Update on the formerly selectively mute daughter

She’s 12 now, my bright, spirited, formerly selectively mute child.  She was formally diagnosed in May of 2008 and I wrote about her journey here.  And this was what I said about her official diagnosis in one of those posts:

We got the written report back from the neuropsychologist on Friday, and on it the words “SELECTIVE MUTISM” is on it under the diagnosis “neurodevelopmental delay with limbic mood dysregulation”.

This is how it is worded – that interrelates the SPD, the attention issues, and selective mutism:

Marked inattention characterized by overexcitation-overinhibition of sensory stimuli is evidenced resulting in heightened sensory sensitivity. This resulted in (among other things related to attention and auditory memory):

* heightened separation anxiety/generalized anxiety, which impeded social fluency. At other times, fluency of interaction was very age appropriate and fluent.

The diagnostic report also included the point that she had these challenges in the “presence of intellectual talent”, which bore fruit as she qualified to enter our district’s G&T program in 3rd grade.

She’s blossomed in this program, and now, as a 6th grader, has been doing very well in her classes.

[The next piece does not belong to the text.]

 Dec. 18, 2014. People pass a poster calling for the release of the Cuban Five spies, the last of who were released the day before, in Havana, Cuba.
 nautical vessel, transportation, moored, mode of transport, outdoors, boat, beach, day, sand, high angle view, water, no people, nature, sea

I wanted to highlight some good news:

  • Not only is she in choir (anyone who wanted to could take choir), but she AUDITIONED for and made show choir as well.
  • She auditioned for the school play this year and MADE IT!  She has 18 lines of dialogue (!!!!!) as a ‘sassy school secretary’ in a mystery.
  • She attended the Challenger Learning Center with her science class to perform a simulated mission.  She was on the COMMUNICATIONS team, and had to use a headset and received emails and had to VERBALLY communicate the information to her team.  In addition, she was directly QUOTED in the local paper which had an article of her classes participation in this program last week on the FRONT PAGE commemorating the 30 year anniversary of the Challenger space shuttle disaster.

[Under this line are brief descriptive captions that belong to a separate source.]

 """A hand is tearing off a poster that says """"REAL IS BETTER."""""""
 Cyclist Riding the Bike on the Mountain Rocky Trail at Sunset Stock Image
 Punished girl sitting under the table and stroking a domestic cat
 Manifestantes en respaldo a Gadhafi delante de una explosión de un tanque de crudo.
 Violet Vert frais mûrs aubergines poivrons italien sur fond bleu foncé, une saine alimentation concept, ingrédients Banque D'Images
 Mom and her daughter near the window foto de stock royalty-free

I can’t stress enough how much I believe early intervention is critical for our SM kids.  I’m glad I could do my part to pass along information to other parents of SM kids, as well as offer emotional support to the parents who are so fearful for their kids’ emotional, social and intellectual development.

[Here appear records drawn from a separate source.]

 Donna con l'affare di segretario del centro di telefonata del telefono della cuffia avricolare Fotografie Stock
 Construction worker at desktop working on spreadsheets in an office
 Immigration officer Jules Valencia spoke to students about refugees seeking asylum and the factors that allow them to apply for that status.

There is so much more information out there than there was 8 years ago.  Lots more support and understanding of this condition.

I hope to hear more success stories like ours.

If you have an SM success story to share, I’d love to hear it.  If you feel like sharing your child’s story, please do so in the comments and I’ll publish your it here on the blog, to help give hope to other families like yours.

I wish you all the best in 2016.  Thank you for the dialogue and I hope you’ll continue to seek and find answers.


Posted in anxiety, gifted children, highly sensitive child, selective mutism, spd, Uncategorized | Leave a comment

For teenagers and adults with Selective Mutism

For the longest time, there weren’t any resources available for selectively mute teenagers and adults.  Fortunately most of my readership finds my blog when their children are very young – from about 3 to about 9 or so.   This is a good sign, that these children are getting diagnosed early and (hopefully) receiving interventions.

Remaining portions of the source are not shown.